STATED TASK 1:
Please report each line in the entries below that contains the string "instances".

EXCERPT PROVIDED:
* BEGIN *

The man who hired you is still here, and his ranks of ex-Imperial guards have grown.
They have imposed despotic rule over my city, which has impeded the livelihood of the Guild.
We consider him an enemy, but we cannot get close enough to take him out.
If you would consider one last commission, I will very much make it worth your while.
You have been successful so far in staving off their hunters, but they will not stop until they have their prize.
So, here is my proposition.
Return to Nevarro.
Bring the child as bait.
I will arrange an exchange, and provide loyal Guild members as protection.
Once we get near the client, you kill him, and we both get what we want.
If you succeed, you keep the child and I will have your name cleared with the Guild, for a man of honor should not be forced to live in exile.
I await your arrival with optimism.
(TOGGLES SWITCH) (CONTINUES SNORING SOFTLY) (BEEPS) (GROANS, CHUCKLES) (PEOPLE CLAMORING) (ALIEN GROWLING) (CARA GRUNTING) (GROANS) (PANTING) (BOTH GRUNTING) (GRUNTS) (ALIEN GROANING) (ALIEN SCREAMING) - (BODY THUDS) - (PANTING) Pay up, mudscuffers! Come on.
That's mine, thank you.
All right, thank you.
THE MANDALORIAN: Looking for some work? (CHUCKLES SOFTLY) THE MANDALORIAN: It seems like a straightforward operation.
They're providing the plan and firepower.
I'm the snare.
- CARA: With the kid? - That's why I'm coming to you.
I don't know.
I've been advised to lay low.
If anybody runs my chain code, I'll rot in a cell for he rest of my life.
THE MANDALORIAN: I thought you were a veteran.
Come back soon.
I've been a lot of things since.
Most of them carry a life sentence.
If I so much as book passage on a ship registered to the New Republic, I'm THE MANDALORIAN: I have a ship.
I can bring you there and back with a handsome reward.
You can live free of worry.

* END *

Contour labeling entries:

* BEGIN *

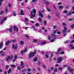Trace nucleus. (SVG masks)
Returning <instances> with one entry per match:
<instances>
[{
    "mask_svg": "<svg viewBox=\"0 0 74 74\" xmlns=\"http://www.w3.org/2000/svg\"><path fill=\"white\" fill-rule=\"evenodd\" d=\"M36 10L34 9L32 10V11H31V18L32 19L33 18H34V17H35V16H36Z\"/></svg>",
    "mask_w": 74,
    "mask_h": 74,
    "instance_id": "nucleus-1",
    "label": "nucleus"
},
{
    "mask_svg": "<svg viewBox=\"0 0 74 74\" xmlns=\"http://www.w3.org/2000/svg\"><path fill=\"white\" fill-rule=\"evenodd\" d=\"M37 51L36 50H34V52H31L29 53V58H32V57L34 56V55L36 53V52Z\"/></svg>",
    "mask_w": 74,
    "mask_h": 74,
    "instance_id": "nucleus-2",
    "label": "nucleus"
},
{
    "mask_svg": "<svg viewBox=\"0 0 74 74\" xmlns=\"http://www.w3.org/2000/svg\"><path fill=\"white\" fill-rule=\"evenodd\" d=\"M13 57V56L12 55H11V57H10V56H8L7 58L5 59L6 61V62H8V61H10V60L12 59Z\"/></svg>",
    "mask_w": 74,
    "mask_h": 74,
    "instance_id": "nucleus-3",
    "label": "nucleus"
},
{
    "mask_svg": "<svg viewBox=\"0 0 74 74\" xmlns=\"http://www.w3.org/2000/svg\"><path fill=\"white\" fill-rule=\"evenodd\" d=\"M12 47L13 49H14V50H16L17 48H18V45L16 44L15 45L12 44Z\"/></svg>",
    "mask_w": 74,
    "mask_h": 74,
    "instance_id": "nucleus-4",
    "label": "nucleus"
},
{
    "mask_svg": "<svg viewBox=\"0 0 74 74\" xmlns=\"http://www.w3.org/2000/svg\"><path fill=\"white\" fill-rule=\"evenodd\" d=\"M25 21V24H26L27 25H30V23H29V20L28 18H25V19L24 20Z\"/></svg>",
    "mask_w": 74,
    "mask_h": 74,
    "instance_id": "nucleus-5",
    "label": "nucleus"
},
{
    "mask_svg": "<svg viewBox=\"0 0 74 74\" xmlns=\"http://www.w3.org/2000/svg\"><path fill=\"white\" fill-rule=\"evenodd\" d=\"M62 57H60L57 59V62L58 63H60L62 62Z\"/></svg>",
    "mask_w": 74,
    "mask_h": 74,
    "instance_id": "nucleus-6",
    "label": "nucleus"
},
{
    "mask_svg": "<svg viewBox=\"0 0 74 74\" xmlns=\"http://www.w3.org/2000/svg\"><path fill=\"white\" fill-rule=\"evenodd\" d=\"M7 18H3V19L2 20V21H1L0 24L1 25H2L3 23V22H4V21H5L7 20Z\"/></svg>",
    "mask_w": 74,
    "mask_h": 74,
    "instance_id": "nucleus-7",
    "label": "nucleus"
},
{
    "mask_svg": "<svg viewBox=\"0 0 74 74\" xmlns=\"http://www.w3.org/2000/svg\"><path fill=\"white\" fill-rule=\"evenodd\" d=\"M25 64L24 63L23 61L21 62L20 66L21 67L22 69H23L24 68V66Z\"/></svg>",
    "mask_w": 74,
    "mask_h": 74,
    "instance_id": "nucleus-8",
    "label": "nucleus"
},
{
    "mask_svg": "<svg viewBox=\"0 0 74 74\" xmlns=\"http://www.w3.org/2000/svg\"><path fill=\"white\" fill-rule=\"evenodd\" d=\"M14 29L15 32H18V29L16 27L14 26Z\"/></svg>",
    "mask_w": 74,
    "mask_h": 74,
    "instance_id": "nucleus-9",
    "label": "nucleus"
},
{
    "mask_svg": "<svg viewBox=\"0 0 74 74\" xmlns=\"http://www.w3.org/2000/svg\"><path fill=\"white\" fill-rule=\"evenodd\" d=\"M8 31L9 33H12V27L9 28L8 29Z\"/></svg>",
    "mask_w": 74,
    "mask_h": 74,
    "instance_id": "nucleus-10",
    "label": "nucleus"
},
{
    "mask_svg": "<svg viewBox=\"0 0 74 74\" xmlns=\"http://www.w3.org/2000/svg\"><path fill=\"white\" fill-rule=\"evenodd\" d=\"M53 68L51 67L48 70V72L49 73H51V71H52V70H53Z\"/></svg>",
    "mask_w": 74,
    "mask_h": 74,
    "instance_id": "nucleus-11",
    "label": "nucleus"
},
{
    "mask_svg": "<svg viewBox=\"0 0 74 74\" xmlns=\"http://www.w3.org/2000/svg\"><path fill=\"white\" fill-rule=\"evenodd\" d=\"M27 49H25L24 50L21 51V53L22 55H23V53H24V52H27Z\"/></svg>",
    "mask_w": 74,
    "mask_h": 74,
    "instance_id": "nucleus-12",
    "label": "nucleus"
},
{
    "mask_svg": "<svg viewBox=\"0 0 74 74\" xmlns=\"http://www.w3.org/2000/svg\"><path fill=\"white\" fill-rule=\"evenodd\" d=\"M11 40H8L7 42L5 43V45H8L10 43H11Z\"/></svg>",
    "mask_w": 74,
    "mask_h": 74,
    "instance_id": "nucleus-13",
    "label": "nucleus"
},
{
    "mask_svg": "<svg viewBox=\"0 0 74 74\" xmlns=\"http://www.w3.org/2000/svg\"><path fill=\"white\" fill-rule=\"evenodd\" d=\"M52 37L54 39V40L56 39V36L55 35V34H52Z\"/></svg>",
    "mask_w": 74,
    "mask_h": 74,
    "instance_id": "nucleus-14",
    "label": "nucleus"
},
{
    "mask_svg": "<svg viewBox=\"0 0 74 74\" xmlns=\"http://www.w3.org/2000/svg\"><path fill=\"white\" fill-rule=\"evenodd\" d=\"M64 29L63 30V33H66L67 32V28L66 27H64Z\"/></svg>",
    "mask_w": 74,
    "mask_h": 74,
    "instance_id": "nucleus-15",
    "label": "nucleus"
},
{
    "mask_svg": "<svg viewBox=\"0 0 74 74\" xmlns=\"http://www.w3.org/2000/svg\"><path fill=\"white\" fill-rule=\"evenodd\" d=\"M39 15L41 17V18H43V16L42 14L41 13V11L40 10H39Z\"/></svg>",
    "mask_w": 74,
    "mask_h": 74,
    "instance_id": "nucleus-16",
    "label": "nucleus"
},
{
    "mask_svg": "<svg viewBox=\"0 0 74 74\" xmlns=\"http://www.w3.org/2000/svg\"><path fill=\"white\" fill-rule=\"evenodd\" d=\"M20 14L21 15H24V13H23V11L22 10H21V12L20 13Z\"/></svg>",
    "mask_w": 74,
    "mask_h": 74,
    "instance_id": "nucleus-17",
    "label": "nucleus"
},
{
    "mask_svg": "<svg viewBox=\"0 0 74 74\" xmlns=\"http://www.w3.org/2000/svg\"><path fill=\"white\" fill-rule=\"evenodd\" d=\"M32 28H33V30L35 32H36L37 31V29L35 28V26H32Z\"/></svg>",
    "mask_w": 74,
    "mask_h": 74,
    "instance_id": "nucleus-18",
    "label": "nucleus"
},
{
    "mask_svg": "<svg viewBox=\"0 0 74 74\" xmlns=\"http://www.w3.org/2000/svg\"><path fill=\"white\" fill-rule=\"evenodd\" d=\"M73 44H71L69 45L70 47H71V48L72 49H74V47L73 46Z\"/></svg>",
    "mask_w": 74,
    "mask_h": 74,
    "instance_id": "nucleus-19",
    "label": "nucleus"
},
{
    "mask_svg": "<svg viewBox=\"0 0 74 74\" xmlns=\"http://www.w3.org/2000/svg\"><path fill=\"white\" fill-rule=\"evenodd\" d=\"M48 53H49V52H47V53H46L45 54V56H46V58H49V56H48Z\"/></svg>",
    "mask_w": 74,
    "mask_h": 74,
    "instance_id": "nucleus-20",
    "label": "nucleus"
},
{
    "mask_svg": "<svg viewBox=\"0 0 74 74\" xmlns=\"http://www.w3.org/2000/svg\"><path fill=\"white\" fill-rule=\"evenodd\" d=\"M3 42H1L0 43V49H1V48H2V47H3Z\"/></svg>",
    "mask_w": 74,
    "mask_h": 74,
    "instance_id": "nucleus-21",
    "label": "nucleus"
},
{
    "mask_svg": "<svg viewBox=\"0 0 74 74\" xmlns=\"http://www.w3.org/2000/svg\"><path fill=\"white\" fill-rule=\"evenodd\" d=\"M13 15L14 16H16V12L14 11L13 12Z\"/></svg>",
    "mask_w": 74,
    "mask_h": 74,
    "instance_id": "nucleus-22",
    "label": "nucleus"
},
{
    "mask_svg": "<svg viewBox=\"0 0 74 74\" xmlns=\"http://www.w3.org/2000/svg\"><path fill=\"white\" fill-rule=\"evenodd\" d=\"M47 43L46 41H43V42L41 43V44L42 45H44Z\"/></svg>",
    "mask_w": 74,
    "mask_h": 74,
    "instance_id": "nucleus-23",
    "label": "nucleus"
},
{
    "mask_svg": "<svg viewBox=\"0 0 74 74\" xmlns=\"http://www.w3.org/2000/svg\"><path fill=\"white\" fill-rule=\"evenodd\" d=\"M24 42L22 41H20V44L21 45H23L24 44Z\"/></svg>",
    "mask_w": 74,
    "mask_h": 74,
    "instance_id": "nucleus-24",
    "label": "nucleus"
},
{
    "mask_svg": "<svg viewBox=\"0 0 74 74\" xmlns=\"http://www.w3.org/2000/svg\"><path fill=\"white\" fill-rule=\"evenodd\" d=\"M38 21L40 22H41V23H42V19L40 18H38Z\"/></svg>",
    "mask_w": 74,
    "mask_h": 74,
    "instance_id": "nucleus-25",
    "label": "nucleus"
},
{
    "mask_svg": "<svg viewBox=\"0 0 74 74\" xmlns=\"http://www.w3.org/2000/svg\"><path fill=\"white\" fill-rule=\"evenodd\" d=\"M17 69L18 70V71H20L21 70V67H20V66H17Z\"/></svg>",
    "mask_w": 74,
    "mask_h": 74,
    "instance_id": "nucleus-26",
    "label": "nucleus"
},
{
    "mask_svg": "<svg viewBox=\"0 0 74 74\" xmlns=\"http://www.w3.org/2000/svg\"><path fill=\"white\" fill-rule=\"evenodd\" d=\"M33 60L34 62H36L37 60V57L34 58Z\"/></svg>",
    "mask_w": 74,
    "mask_h": 74,
    "instance_id": "nucleus-27",
    "label": "nucleus"
},
{
    "mask_svg": "<svg viewBox=\"0 0 74 74\" xmlns=\"http://www.w3.org/2000/svg\"><path fill=\"white\" fill-rule=\"evenodd\" d=\"M33 41L34 43H36V42H37V40L36 39H34L33 40Z\"/></svg>",
    "mask_w": 74,
    "mask_h": 74,
    "instance_id": "nucleus-28",
    "label": "nucleus"
},
{
    "mask_svg": "<svg viewBox=\"0 0 74 74\" xmlns=\"http://www.w3.org/2000/svg\"><path fill=\"white\" fill-rule=\"evenodd\" d=\"M61 50H62V49L61 48H59L58 49L57 51L59 53V52H60Z\"/></svg>",
    "mask_w": 74,
    "mask_h": 74,
    "instance_id": "nucleus-29",
    "label": "nucleus"
},
{
    "mask_svg": "<svg viewBox=\"0 0 74 74\" xmlns=\"http://www.w3.org/2000/svg\"><path fill=\"white\" fill-rule=\"evenodd\" d=\"M62 25L64 26H66V23L64 22H63L62 23Z\"/></svg>",
    "mask_w": 74,
    "mask_h": 74,
    "instance_id": "nucleus-30",
    "label": "nucleus"
},
{
    "mask_svg": "<svg viewBox=\"0 0 74 74\" xmlns=\"http://www.w3.org/2000/svg\"><path fill=\"white\" fill-rule=\"evenodd\" d=\"M11 69H10L8 72V74H10L11 73Z\"/></svg>",
    "mask_w": 74,
    "mask_h": 74,
    "instance_id": "nucleus-31",
    "label": "nucleus"
},
{
    "mask_svg": "<svg viewBox=\"0 0 74 74\" xmlns=\"http://www.w3.org/2000/svg\"><path fill=\"white\" fill-rule=\"evenodd\" d=\"M12 41L13 42H16V40L15 39L12 40Z\"/></svg>",
    "mask_w": 74,
    "mask_h": 74,
    "instance_id": "nucleus-32",
    "label": "nucleus"
},
{
    "mask_svg": "<svg viewBox=\"0 0 74 74\" xmlns=\"http://www.w3.org/2000/svg\"><path fill=\"white\" fill-rule=\"evenodd\" d=\"M45 11V10H44V9H42L41 10V12H42V13H43Z\"/></svg>",
    "mask_w": 74,
    "mask_h": 74,
    "instance_id": "nucleus-33",
    "label": "nucleus"
},
{
    "mask_svg": "<svg viewBox=\"0 0 74 74\" xmlns=\"http://www.w3.org/2000/svg\"><path fill=\"white\" fill-rule=\"evenodd\" d=\"M59 9H62L63 8V6H60L58 7Z\"/></svg>",
    "mask_w": 74,
    "mask_h": 74,
    "instance_id": "nucleus-34",
    "label": "nucleus"
},
{
    "mask_svg": "<svg viewBox=\"0 0 74 74\" xmlns=\"http://www.w3.org/2000/svg\"><path fill=\"white\" fill-rule=\"evenodd\" d=\"M56 15L57 16H59V13L57 12L56 13Z\"/></svg>",
    "mask_w": 74,
    "mask_h": 74,
    "instance_id": "nucleus-35",
    "label": "nucleus"
},
{
    "mask_svg": "<svg viewBox=\"0 0 74 74\" xmlns=\"http://www.w3.org/2000/svg\"><path fill=\"white\" fill-rule=\"evenodd\" d=\"M63 13H65V14H67V11L66 10H64L63 11Z\"/></svg>",
    "mask_w": 74,
    "mask_h": 74,
    "instance_id": "nucleus-36",
    "label": "nucleus"
},
{
    "mask_svg": "<svg viewBox=\"0 0 74 74\" xmlns=\"http://www.w3.org/2000/svg\"><path fill=\"white\" fill-rule=\"evenodd\" d=\"M60 53L61 54V55H63V54H64V51H62L60 52Z\"/></svg>",
    "mask_w": 74,
    "mask_h": 74,
    "instance_id": "nucleus-37",
    "label": "nucleus"
},
{
    "mask_svg": "<svg viewBox=\"0 0 74 74\" xmlns=\"http://www.w3.org/2000/svg\"><path fill=\"white\" fill-rule=\"evenodd\" d=\"M37 64H38V65L39 66L41 64V62L40 61H38L37 62Z\"/></svg>",
    "mask_w": 74,
    "mask_h": 74,
    "instance_id": "nucleus-38",
    "label": "nucleus"
},
{
    "mask_svg": "<svg viewBox=\"0 0 74 74\" xmlns=\"http://www.w3.org/2000/svg\"><path fill=\"white\" fill-rule=\"evenodd\" d=\"M44 3L46 4H49V2L47 1H45Z\"/></svg>",
    "mask_w": 74,
    "mask_h": 74,
    "instance_id": "nucleus-39",
    "label": "nucleus"
},
{
    "mask_svg": "<svg viewBox=\"0 0 74 74\" xmlns=\"http://www.w3.org/2000/svg\"><path fill=\"white\" fill-rule=\"evenodd\" d=\"M5 11L6 12H8V8L7 7L5 8Z\"/></svg>",
    "mask_w": 74,
    "mask_h": 74,
    "instance_id": "nucleus-40",
    "label": "nucleus"
},
{
    "mask_svg": "<svg viewBox=\"0 0 74 74\" xmlns=\"http://www.w3.org/2000/svg\"><path fill=\"white\" fill-rule=\"evenodd\" d=\"M71 14V12H70L69 13L67 14V16H69V15H70Z\"/></svg>",
    "mask_w": 74,
    "mask_h": 74,
    "instance_id": "nucleus-41",
    "label": "nucleus"
},
{
    "mask_svg": "<svg viewBox=\"0 0 74 74\" xmlns=\"http://www.w3.org/2000/svg\"><path fill=\"white\" fill-rule=\"evenodd\" d=\"M44 25L45 26H46V25H47V22H46V21H44Z\"/></svg>",
    "mask_w": 74,
    "mask_h": 74,
    "instance_id": "nucleus-42",
    "label": "nucleus"
},
{
    "mask_svg": "<svg viewBox=\"0 0 74 74\" xmlns=\"http://www.w3.org/2000/svg\"><path fill=\"white\" fill-rule=\"evenodd\" d=\"M26 69H23L21 71V72H23H23H25V71H26Z\"/></svg>",
    "mask_w": 74,
    "mask_h": 74,
    "instance_id": "nucleus-43",
    "label": "nucleus"
},
{
    "mask_svg": "<svg viewBox=\"0 0 74 74\" xmlns=\"http://www.w3.org/2000/svg\"><path fill=\"white\" fill-rule=\"evenodd\" d=\"M11 67L12 68H15V65H11Z\"/></svg>",
    "mask_w": 74,
    "mask_h": 74,
    "instance_id": "nucleus-44",
    "label": "nucleus"
},
{
    "mask_svg": "<svg viewBox=\"0 0 74 74\" xmlns=\"http://www.w3.org/2000/svg\"><path fill=\"white\" fill-rule=\"evenodd\" d=\"M35 25L36 26H39V24L38 23H36L35 24Z\"/></svg>",
    "mask_w": 74,
    "mask_h": 74,
    "instance_id": "nucleus-45",
    "label": "nucleus"
},
{
    "mask_svg": "<svg viewBox=\"0 0 74 74\" xmlns=\"http://www.w3.org/2000/svg\"><path fill=\"white\" fill-rule=\"evenodd\" d=\"M73 19L72 18H69L68 19V21H73Z\"/></svg>",
    "mask_w": 74,
    "mask_h": 74,
    "instance_id": "nucleus-46",
    "label": "nucleus"
},
{
    "mask_svg": "<svg viewBox=\"0 0 74 74\" xmlns=\"http://www.w3.org/2000/svg\"><path fill=\"white\" fill-rule=\"evenodd\" d=\"M53 71L54 72H55L56 73L57 72V69H55Z\"/></svg>",
    "mask_w": 74,
    "mask_h": 74,
    "instance_id": "nucleus-47",
    "label": "nucleus"
},
{
    "mask_svg": "<svg viewBox=\"0 0 74 74\" xmlns=\"http://www.w3.org/2000/svg\"><path fill=\"white\" fill-rule=\"evenodd\" d=\"M5 55V53H3L1 54L2 56H4Z\"/></svg>",
    "mask_w": 74,
    "mask_h": 74,
    "instance_id": "nucleus-48",
    "label": "nucleus"
},
{
    "mask_svg": "<svg viewBox=\"0 0 74 74\" xmlns=\"http://www.w3.org/2000/svg\"><path fill=\"white\" fill-rule=\"evenodd\" d=\"M3 14V11H1V12H0V14L2 15Z\"/></svg>",
    "mask_w": 74,
    "mask_h": 74,
    "instance_id": "nucleus-49",
    "label": "nucleus"
},
{
    "mask_svg": "<svg viewBox=\"0 0 74 74\" xmlns=\"http://www.w3.org/2000/svg\"><path fill=\"white\" fill-rule=\"evenodd\" d=\"M14 58L15 59H16L17 58V55H16L14 57Z\"/></svg>",
    "mask_w": 74,
    "mask_h": 74,
    "instance_id": "nucleus-50",
    "label": "nucleus"
},
{
    "mask_svg": "<svg viewBox=\"0 0 74 74\" xmlns=\"http://www.w3.org/2000/svg\"><path fill=\"white\" fill-rule=\"evenodd\" d=\"M57 34H60L61 33V32H60L57 31Z\"/></svg>",
    "mask_w": 74,
    "mask_h": 74,
    "instance_id": "nucleus-51",
    "label": "nucleus"
},
{
    "mask_svg": "<svg viewBox=\"0 0 74 74\" xmlns=\"http://www.w3.org/2000/svg\"><path fill=\"white\" fill-rule=\"evenodd\" d=\"M9 66L8 65H7L6 66V67H5V69H8V67H9Z\"/></svg>",
    "mask_w": 74,
    "mask_h": 74,
    "instance_id": "nucleus-52",
    "label": "nucleus"
},
{
    "mask_svg": "<svg viewBox=\"0 0 74 74\" xmlns=\"http://www.w3.org/2000/svg\"><path fill=\"white\" fill-rule=\"evenodd\" d=\"M37 1V0H32V3H34L35 1Z\"/></svg>",
    "mask_w": 74,
    "mask_h": 74,
    "instance_id": "nucleus-53",
    "label": "nucleus"
},
{
    "mask_svg": "<svg viewBox=\"0 0 74 74\" xmlns=\"http://www.w3.org/2000/svg\"><path fill=\"white\" fill-rule=\"evenodd\" d=\"M74 43V40H73L72 41H71L70 42V43Z\"/></svg>",
    "mask_w": 74,
    "mask_h": 74,
    "instance_id": "nucleus-54",
    "label": "nucleus"
},
{
    "mask_svg": "<svg viewBox=\"0 0 74 74\" xmlns=\"http://www.w3.org/2000/svg\"><path fill=\"white\" fill-rule=\"evenodd\" d=\"M27 70L28 71H30L31 69L30 68H28Z\"/></svg>",
    "mask_w": 74,
    "mask_h": 74,
    "instance_id": "nucleus-55",
    "label": "nucleus"
},
{
    "mask_svg": "<svg viewBox=\"0 0 74 74\" xmlns=\"http://www.w3.org/2000/svg\"><path fill=\"white\" fill-rule=\"evenodd\" d=\"M25 37L27 38V39H29V36H27V35H25Z\"/></svg>",
    "mask_w": 74,
    "mask_h": 74,
    "instance_id": "nucleus-56",
    "label": "nucleus"
},
{
    "mask_svg": "<svg viewBox=\"0 0 74 74\" xmlns=\"http://www.w3.org/2000/svg\"><path fill=\"white\" fill-rule=\"evenodd\" d=\"M56 26L55 25H53V29H56Z\"/></svg>",
    "mask_w": 74,
    "mask_h": 74,
    "instance_id": "nucleus-57",
    "label": "nucleus"
},
{
    "mask_svg": "<svg viewBox=\"0 0 74 74\" xmlns=\"http://www.w3.org/2000/svg\"><path fill=\"white\" fill-rule=\"evenodd\" d=\"M56 32H57V31L55 30V31H54V34H54L55 35V33H56Z\"/></svg>",
    "mask_w": 74,
    "mask_h": 74,
    "instance_id": "nucleus-58",
    "label": "nucleus"
},
{
    "mask_svg": "<svg viewBox=\"0 0 74 74\" xmlns=\"http://www.w3.org/2000/svg\"><path fill=\"white\" fill-rule=\"evenodd\" d=\"M69 42V40H67L65 42H64L65 43H66V44H67V43H68Z\"/></svg>",
    "mask_w": 74,
    "mask_h": 74,
    "instance_id": "nucleus-59",
    "label": "nucleus"
},
{
    "mask_svg": "<svg viewBox=\"0 0 74 74\" xmlns=\"http://www.w3.org/2000/svg\"><path fill=\"white\" fill-rule=\"evenodd\" d=\"M55 41V40L54 39H51V42H53Z\"/></svg>",
    "mask_w": 74,
    "mask_h": 74,
    "instance_id": "nucleus-60",
    "label": "nucleus"
},
{
    "mask_svg": "<svg viewBox=\"0 0 74 74\" xmlns=\"http://www.w3.org/2000/svg\"><path fill=\"white\" fill-rule=\"evenodd\" d=\"M52 56H53V53H51V58H52Z\"/></svg>",
    "mask_w": 74,
    "mask_h": 74,
    "instance_id": "nucleus-61",
    "label": "nucleus"
},
{
    "mask_svg": "<svg viewBox=\"0 0 74 74\" xmlns=\"http://www.w3.org/2000/svg\"><path fill=\"white\" fill-rule=\"evenodd\" d=\"M59 52H58V51H57V53H56V54L58 55H59Z\"/></svg>",
    "mask_w": 74,
    "mask_h": 74,
    "instance_id": "nucleus-62",
    "label": "nucleus"
},
{
    "mask_svg": "<svg viewBox=\"0 0 74 74\" xmlns=\"http://www.w3.org/2000/svg\"><path fill=\"white\" fill-rule=\"evenodd\" d=\"M47 10L48 11H49V12H50V11H51L50 10H49V9L48 8H47Z\"/></svg>",
    "mask_w": 74,
    "mask_h": 74,
    "instance_id": "nucleus-63",
    "label": "nucleus"
},
{
    "mask_svg": "<svg viewBox=\"0 0 74 74\" xmlns=\"http://www.w3.org/2000/svg\"><path fill=\"white\" fill-rule=\"evenodd\" d=\"M71 9L73 10H74V6L72 7Z\"/></svg>",
    "mask_w": 74,
    "mask_h": 74,
    "instance_id": "nucleus-64",
    "label": "nucleus"
}]
</instances>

* END *

STATED TASK 2:
Pick up the Mandalorian script excerpt above after its final line and keep it going.

EXERCISE RESULT 1:
Returning <instances> with one entry per match:
<instances>
</instances>

EXERCISE RESULT 2:
I'm already free of worry, and I'm not in the mood to play soldier anymore.
Especially fighting some local warlord.
THE MANDALORIAN: He's not a local warlord.
He's Imperial.
I'm in.
Does your contact need to vet me? THE MANDALORIAN: Doesn't know you're coming.
Really? That could be a problem.
THE MANDALORIAN: It won't.
But if it is, that's his problem.
(COOING) He all right up there alone? THE MANDALORIAN: Yeah.
Pick one.
CARA: You trust the contact? THE MANDALORIAN: Not particularly.
He and I had a run-in last time I was there on some Guild business.
So then why are we going? THE MANDALORIAN: I don't have a choice.
You saw what happened on Sorgan.
They'll keep sending hunters.
The kid will never be safe until the Imp is dead.
And you're okay with bringing him back there? Not really.
That's why I'm bringing you.
- (RUMBLING) - (THE MANDALORIAN GRUNTS) (ALARM BLARING) (BABBLING) (THE MANDALORIAN GRUNTING) (THE CHILD GIGGLING) (ALARM STOPS) We need someone to watch that thing.
THE MANDALORIAN: Yeah.
(PANTING) You got anyone you can trust? (THE CHILD CONTINUES COOING) (CHITTERING) (BLURRG BELLOWS) UGNAUGHT: Whoa! Easy.
Whoa! It hasn't grown much.
THE MANDALORIAN: I think it might be a Strand-Cast.
I don't think it was engineered.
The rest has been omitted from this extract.